# Reading text
-=-=-=-=-
The effect of section 75(7)(c) of the Environmental Protection Act 1990 is to exclude waste from premises used for agriculture, and waste from mines and quarries, from the waste management controls that apply to "controlled waste". The main purpose of the regulations is to repeal that exclusion and to apply to agricultural waste, and to non-mineral waste from mines and quarries, the national controls that are already in place to comply with the Waste Framework Directive (75/442/EEC as amended) and the Landfill Directive (1999/31/EC).
The exclusion in section 75(7) (c) of the 1990 Act has been the subject of infraction proceedings on the Waste Framework Directive. The European Court of Justice (ECJ) issued an adverse judgment on this infraction on 16 December 2004 (Case C-62/03) and a copy is available on the Court's website at http://curia.eu.int/jurisp/cgi-bin/ form.pl?lang=en&Submit=Submit&docj= docj&numaff=C-62%2F03&datefs=&datefe= &nomusuel=&domaine=&mots=&resmax=100. The exclusion also applies to the legislation transposing the Landfill Directive in England and Wales.
-=-=-=-=-
# Information
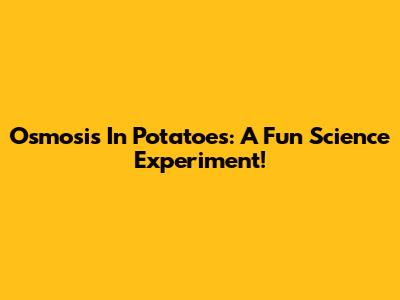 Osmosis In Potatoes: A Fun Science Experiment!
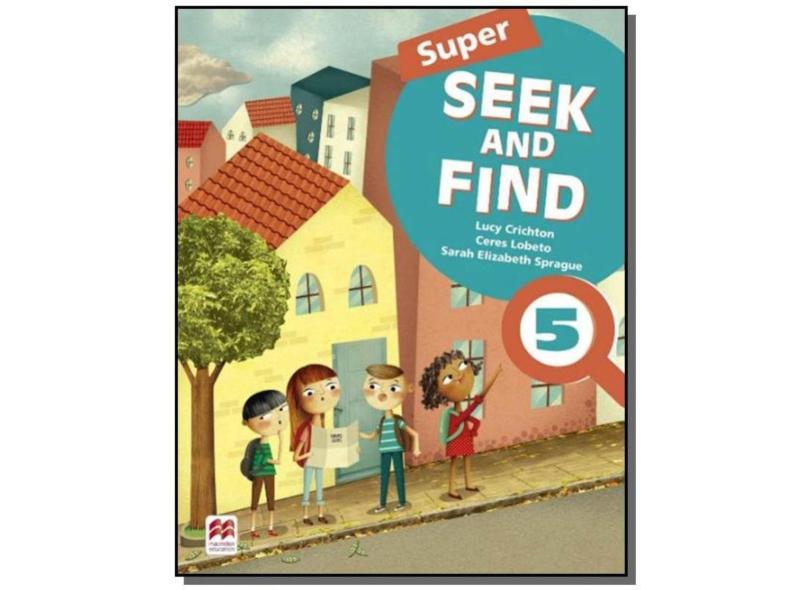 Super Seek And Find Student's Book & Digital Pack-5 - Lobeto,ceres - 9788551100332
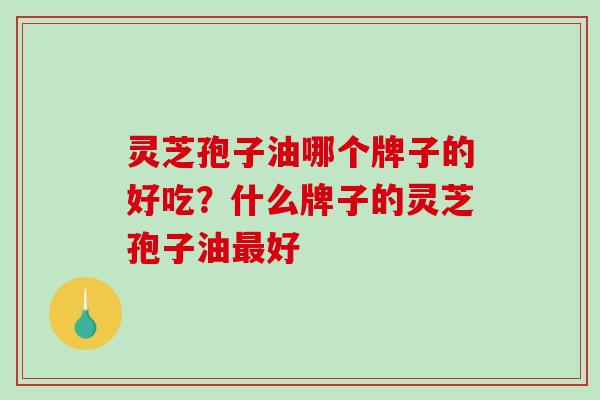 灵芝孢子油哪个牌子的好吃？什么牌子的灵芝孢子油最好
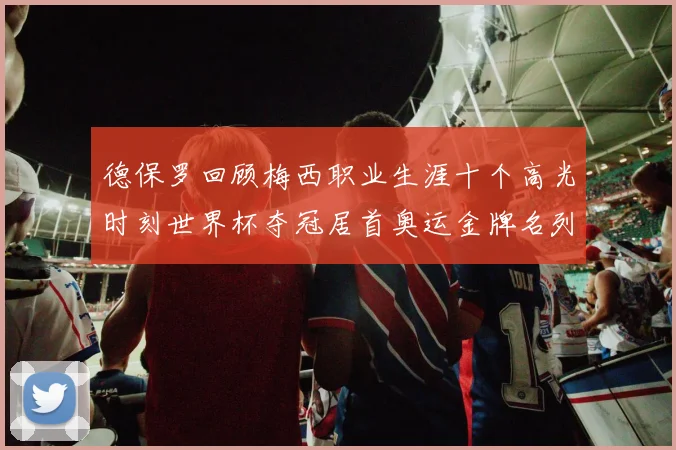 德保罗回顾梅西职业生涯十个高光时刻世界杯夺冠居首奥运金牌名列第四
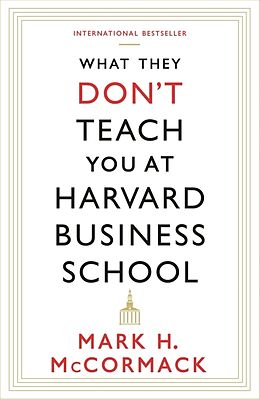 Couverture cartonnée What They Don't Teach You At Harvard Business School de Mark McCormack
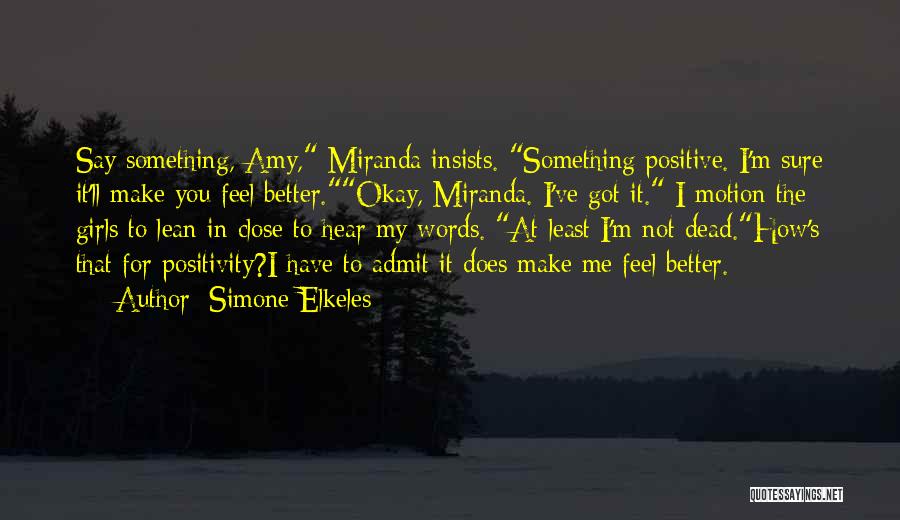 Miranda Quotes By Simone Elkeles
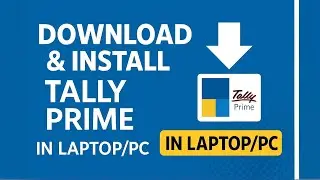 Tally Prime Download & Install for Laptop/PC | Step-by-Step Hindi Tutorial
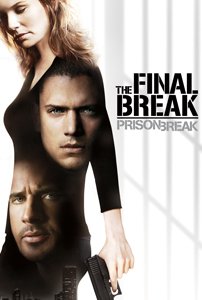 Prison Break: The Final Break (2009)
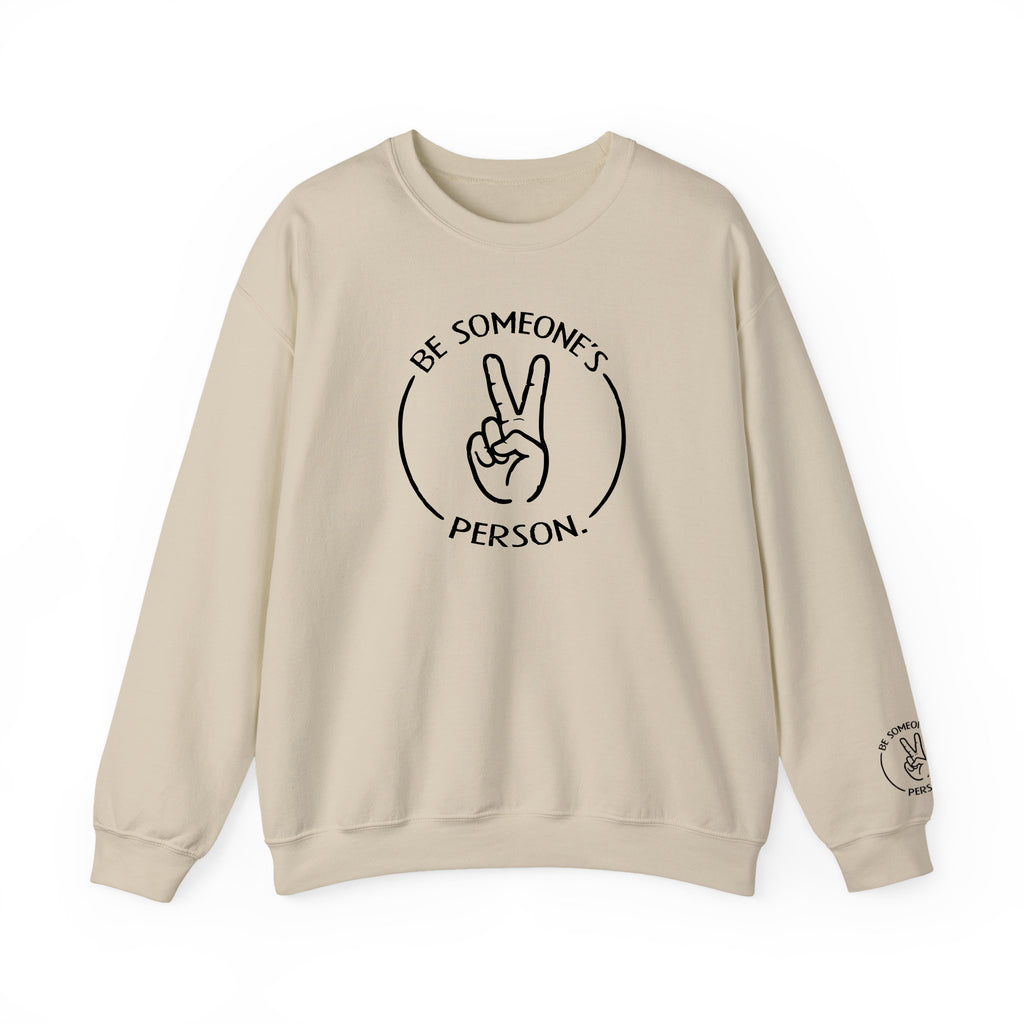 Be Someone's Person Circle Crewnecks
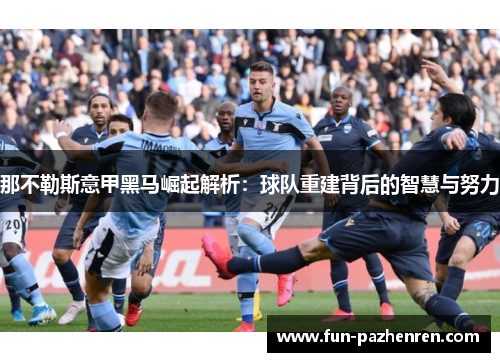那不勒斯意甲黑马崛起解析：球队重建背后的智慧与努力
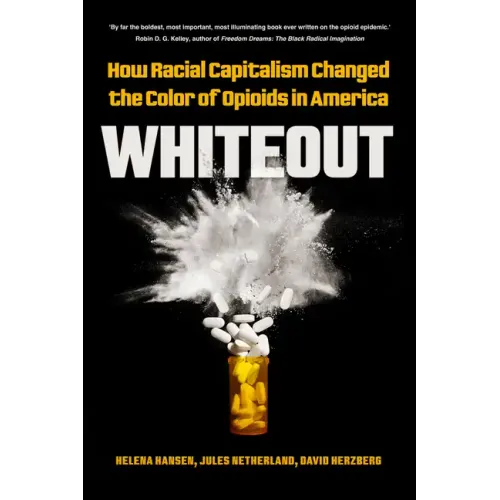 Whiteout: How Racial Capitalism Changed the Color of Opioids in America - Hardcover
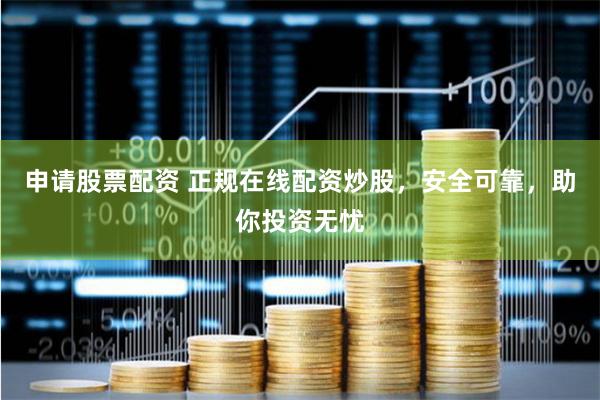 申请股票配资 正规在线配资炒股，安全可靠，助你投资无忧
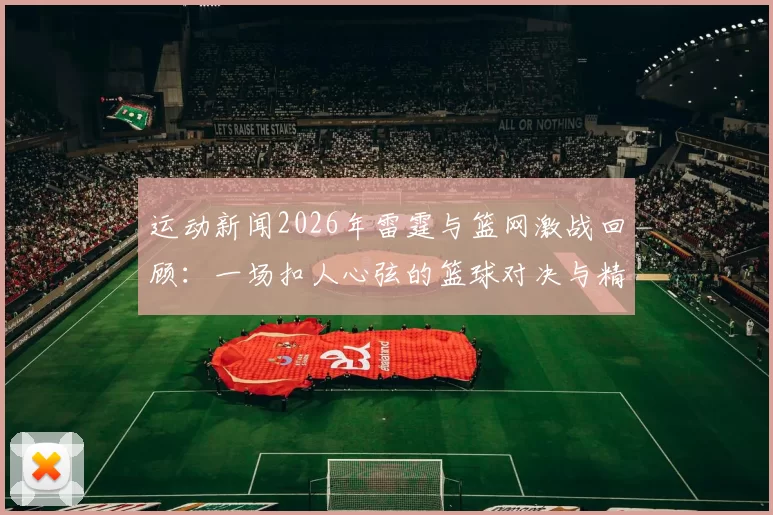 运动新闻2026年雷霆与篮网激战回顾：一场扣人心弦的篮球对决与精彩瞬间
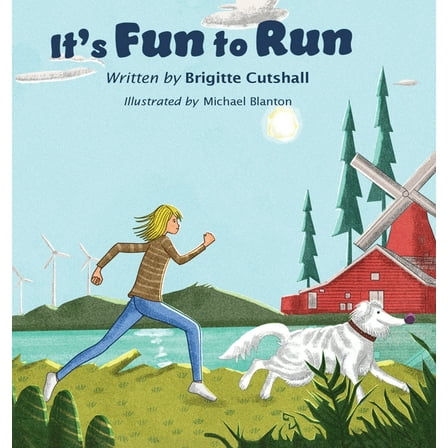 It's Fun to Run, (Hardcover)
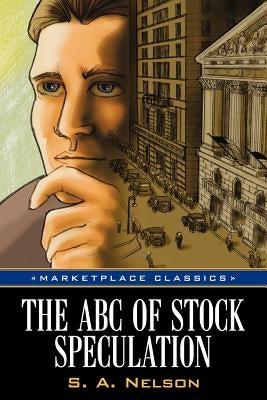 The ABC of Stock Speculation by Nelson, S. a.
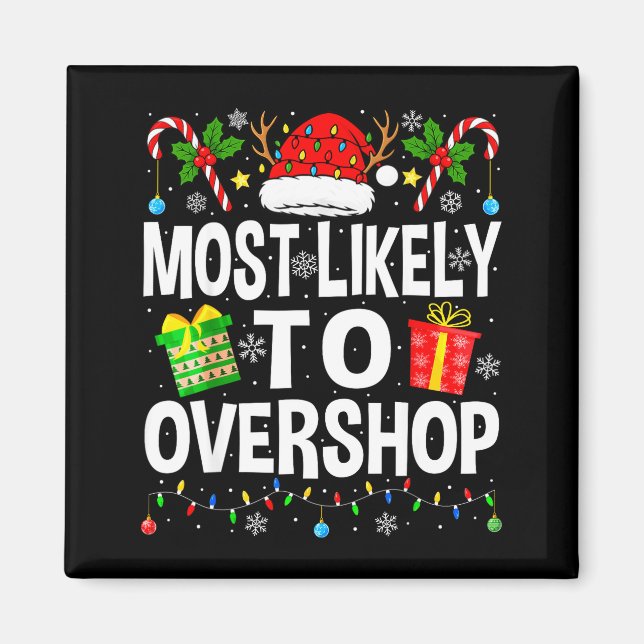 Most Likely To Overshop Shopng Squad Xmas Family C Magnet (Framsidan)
-=-=-=-=-
# Task goal
In the text on waste controls, what is the main purpose of the regulations, and why are the national controls they extend already in place? Answer in one to three sentences.

# Answer area
The main purpose of the regulations is to repeal the exclusion in section 75(7)(c) of the Environmental Protection Act 1990 and to apply the national controls to agricultural waste and to non-mineral waste from mines and quarries. Those controls are already in place to comply with the Waste Framework Directive (75/442/EEC as amended) and the Landfill Directive (1999/31/EC).